I’ve been thinking lately about terminology. There are two cases in particular: One where a word’s meaning has adapted with the times and technology, and another where the same concept now has new terminology associated with it and that new terminology has resulted in redefining the concept itself.

“Transmit” as a word has been around for over 500 years, before the Internet, before computers or even typewriters. It simply means to send, to communicate or pass along. The specifics don’t really matter so much.

A couple of years ago, I spent a good part of the summer locked in (literally, they really lock you in) the special archives room of the Boston Athenaeum with the papers of Commander Hull. (The man saved a lot of paper, every scrap of paper he ever received.) The archives covered his glory days during the War of 1812 and throughout his naval career. Communications between Hull, when he was out at sea, and the Department of the Navy, in Washington, were all handwritten and sent by boat back and forth. New policies, reprimands, questions/answers, whatever—communications that today would take seconds took about three months. These communications were referred to as being transmitted.

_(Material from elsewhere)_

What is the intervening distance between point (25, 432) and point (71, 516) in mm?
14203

Whether by boat, telex, or e-mail, sending messages is a natural thing; I think that’s why the word just flowed along with the times. How the message is sent has changed radically, to be sure. The technology and timing is now different, but the basic need remains the same—to communicate, to convey information from sender to receiver and sometimes back again. To make a connection. And so we transmitted then as we transmit now.

In contrast, look at what’s happened to the stuff of what we read—specifically the news. There is a sense of chaos lately with journalism; the cry has been made that print is dead. (These cries are often premature—God isn’t dead either, although some may argue that he has left the building.) Newspapers are becoming passé and magazines are folding by the minute. Online is where it’s at, baby. There is a wealth of information to be found there and we are seduced with the immediacy and instant gratification—validity and substance don’t matter too much. Even once well-respected writers who wouldn’t dream of putting their byline on something inaccurate are falling under the spell. It’s become the wham-bam-thank-you-ma’am of journalism. Post it quickly and move on to the next liaison, the next idea.

There seems to be a schism between “print” and “online,” and we can’t seem to make a meaningful relationship between the two. There is a lot of junk online, that seems to be the excuse to ignore what’s good. But there’s a lot of junk out there in the print world as well, and we seem to be able to tell the difference. Maybe it’s just a matter of waiting for the dust to settle. Maybe it’s all in a name.

Print journalism has become so closely aligned as a term that doesn’t fit with the Internet—along with the press and newspapers—that the basic concept has come to mean something else when it’s online. Anything online is now called “content.” Granted, the word “content” itself has been around for awhile, but using it to describe what’s online changes how we look at what we read. And that changes our expectation and demands on it. Websites, whether the New York Times or X17 are all “content providers.”

We say print is dead, but we don’t really mean it. We’re just confused. I hope. The options are overwhelming and so we’ve simplified it by limiting the terminology. Why hasn’t “print” survived as “transmit” has? Unfortunately, unlike transmit an action, “print” or the “press,” even the word “newspaper” are intrinsically tied to a very concrete thing—the printing press, paper and ink. There is a very tactile association. “Press” has made somewhat of a transition to computers, newspapers and books are now printed using digital presses, but even though this makes sense, the terminology hasn’t migrated over to the Internet. That is unfortunate, because the new terminology to describe what’s online, whether journalism or junk or anything in between, adds to the confusion and denigrates the whole field, because now, if it’s online, it’s content.

The terminology is keeping the schism intact and distracting from a more comprehensive discussion, and ultimately appreciation for, the vast field of media. Rather than bemoaning the state of print journalism in light of the new online media, the distinction between the two should be irrelevant. The skills are different, sure, but the basics are the same. The two would have a meaningful relationship and we could focus on shaking out the good from the bad in an all-encompassing marketplace of ideas if we could just figure out the terminology.